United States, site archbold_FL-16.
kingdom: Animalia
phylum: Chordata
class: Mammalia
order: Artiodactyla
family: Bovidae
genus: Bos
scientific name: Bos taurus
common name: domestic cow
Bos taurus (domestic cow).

____________________

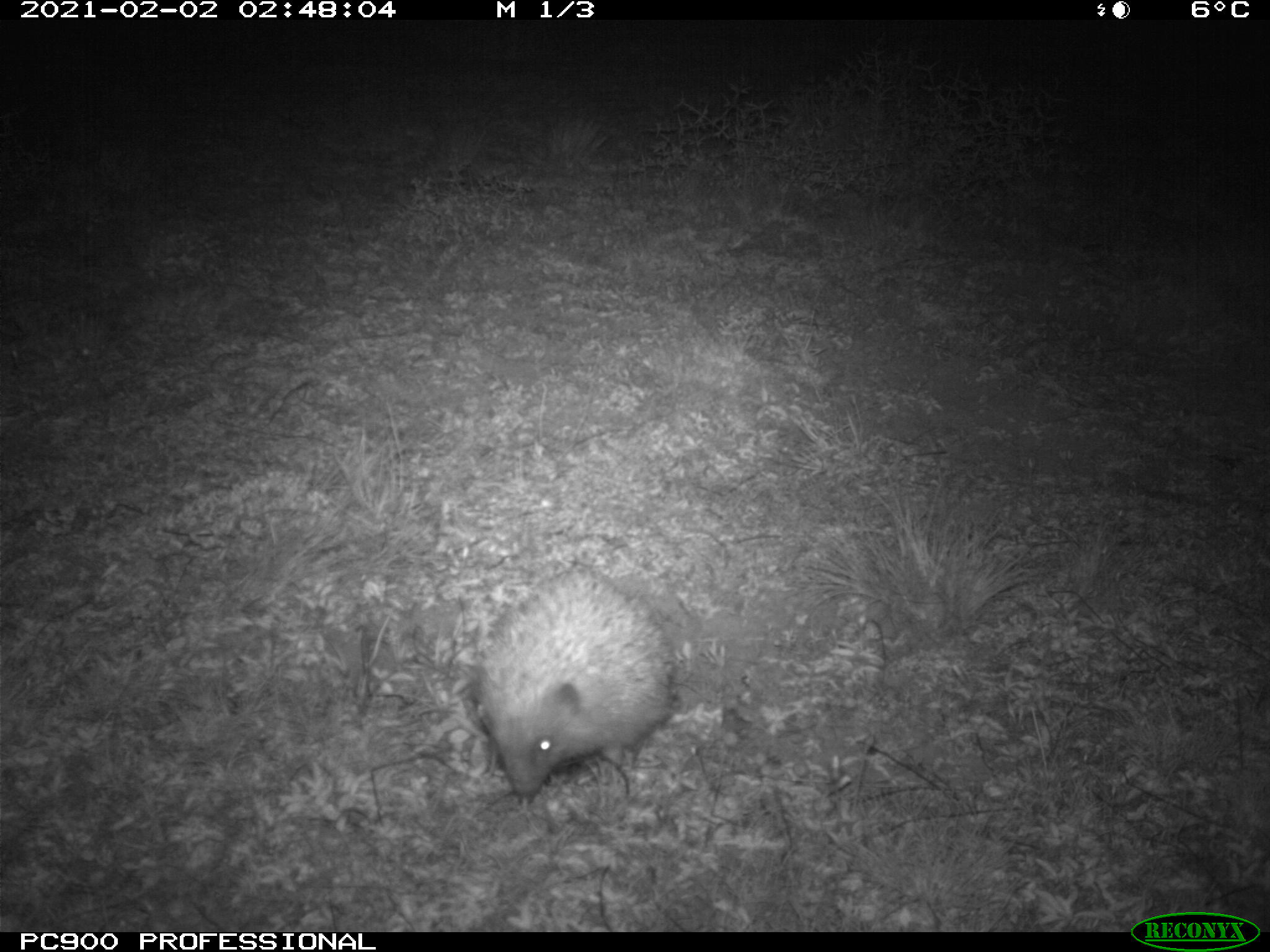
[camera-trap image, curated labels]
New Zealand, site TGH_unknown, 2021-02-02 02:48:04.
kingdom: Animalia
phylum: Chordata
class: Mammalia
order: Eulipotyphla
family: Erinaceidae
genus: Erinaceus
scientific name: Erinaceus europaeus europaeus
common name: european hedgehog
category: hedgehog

____________________

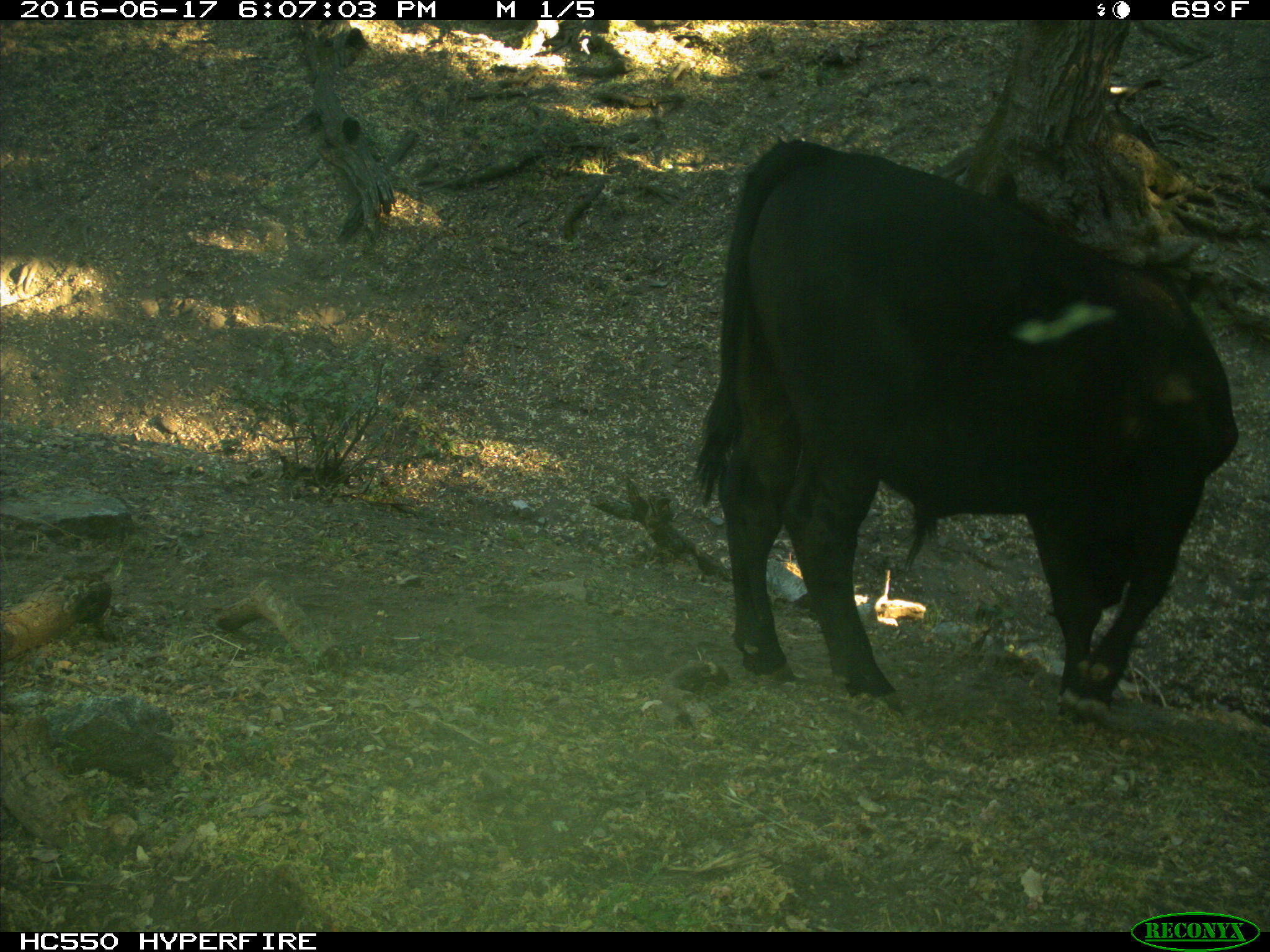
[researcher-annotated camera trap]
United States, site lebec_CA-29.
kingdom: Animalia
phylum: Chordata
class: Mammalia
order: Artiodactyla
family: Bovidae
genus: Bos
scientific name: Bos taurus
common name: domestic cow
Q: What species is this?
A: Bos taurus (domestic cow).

____________________

Task to complete: Please copy each line of the material that contains the word "United".

Written solution:
United States, site archbold_FL-16.
United States, site lebec_CA-29.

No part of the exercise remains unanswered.